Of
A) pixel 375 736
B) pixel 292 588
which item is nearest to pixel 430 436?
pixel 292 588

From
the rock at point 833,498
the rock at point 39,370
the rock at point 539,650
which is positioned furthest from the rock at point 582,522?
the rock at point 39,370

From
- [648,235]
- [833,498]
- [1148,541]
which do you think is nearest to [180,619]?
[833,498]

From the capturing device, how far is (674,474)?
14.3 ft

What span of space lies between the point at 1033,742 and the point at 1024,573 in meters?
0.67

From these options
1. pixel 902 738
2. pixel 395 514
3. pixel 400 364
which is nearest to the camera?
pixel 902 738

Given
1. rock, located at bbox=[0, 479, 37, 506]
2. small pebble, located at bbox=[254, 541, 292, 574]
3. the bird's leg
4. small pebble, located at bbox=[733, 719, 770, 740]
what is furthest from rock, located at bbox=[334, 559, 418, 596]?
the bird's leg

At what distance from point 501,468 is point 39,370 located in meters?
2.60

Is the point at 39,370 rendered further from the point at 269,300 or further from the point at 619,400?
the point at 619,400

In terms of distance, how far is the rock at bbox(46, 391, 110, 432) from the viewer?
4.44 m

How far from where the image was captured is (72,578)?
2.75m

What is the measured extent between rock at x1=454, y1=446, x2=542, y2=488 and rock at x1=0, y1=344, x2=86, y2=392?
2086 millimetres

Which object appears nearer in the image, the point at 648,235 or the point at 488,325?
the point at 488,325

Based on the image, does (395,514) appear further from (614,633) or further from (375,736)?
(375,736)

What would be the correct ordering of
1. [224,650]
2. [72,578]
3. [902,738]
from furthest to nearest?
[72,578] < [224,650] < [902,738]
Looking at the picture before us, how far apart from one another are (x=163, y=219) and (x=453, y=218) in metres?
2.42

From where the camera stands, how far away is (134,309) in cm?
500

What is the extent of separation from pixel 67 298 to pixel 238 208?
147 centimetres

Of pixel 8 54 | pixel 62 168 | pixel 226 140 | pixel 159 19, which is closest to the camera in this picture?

..............................

THE TASK: Please copy out all of the lines above word for word, without changing or leaving out anything.

SOLUTION TO THIS PROBLEM:
Of
A) pixel 375 736
B) pixel 292 588
which item is nearest to pixel 430 436?
pixel 292 588

From
the rock at point 833,498
the rock at point 39,370
the rock at point 539,650
which is positioned furthest from the rock at point 582,522?
the rock at point 39,370

From
- [648,235]
- [833,498]
- [1148,541]
which do you think is nearest to [180,619]?
[833,498]

From the capturing device, how far is (674,474)?
14.3 ft

What span of space lies between the point at 1033,742 and the point at 1024,573 in meters?
0.67

From these options
1. pixel 902 738
2. pixel 395 514
3. pixel 400 364
which is nearest to the camera?
pixel 902 738

Given
1. rock, located at bbox=[0, 479, 37, 506]
2. small pebble, located at bbox=[254, 541, 292, 574]
3. the bird's leg
4. small pebble, located at bbox=[733, 719, 770, 740]
what is furthest from rock, located at bbox=[334, 559, 418, 596]?
the bird's leg

At what distance from point 501,468 is point 39,370 located in meters?
2.60

Is the point at 39,370 rendered further from the point at 269,300 or further from the point at 619,400?
the point at 619,400

In terms of distance, how far is the rock at bbox(46, 391, 110, 432) from the viewer?
4.44 m

How far from where the image was captured is (72,578)?
2.75m

What is the measured extent between rock at x1=454, y1=446, x2=542, y2=488 and rock at x1=0, y1=344, x2=86, y2=392?
2086 millimetres

Which object appears nearer in the image, the point at 648,235 or the point at 488,325?
the point at 488,325

Based on the image, does (395,514) appear further from (614,633) or further from (375,736)?
(375,736)

What would be the correct ordering of
1. [224,650]
2. [72,578]
3. [902,738]
from furthest to nearest?
[72,578] < [224,650] < [902,738]
Looking at the picture before us, how far apart from one another are (x=163, y=219) and (x=453, y=218) in metres?
2.42

From where the camera stands, how far away is (134,309) in cm?
500

What is the extent of separation from pixel 67 298 to pixel 238 208?
147 centimetres

Of pixel 8 54 | pixel 62 168 | pixel 226 140 | pixel 159 19, which is closest to the camera in this picture?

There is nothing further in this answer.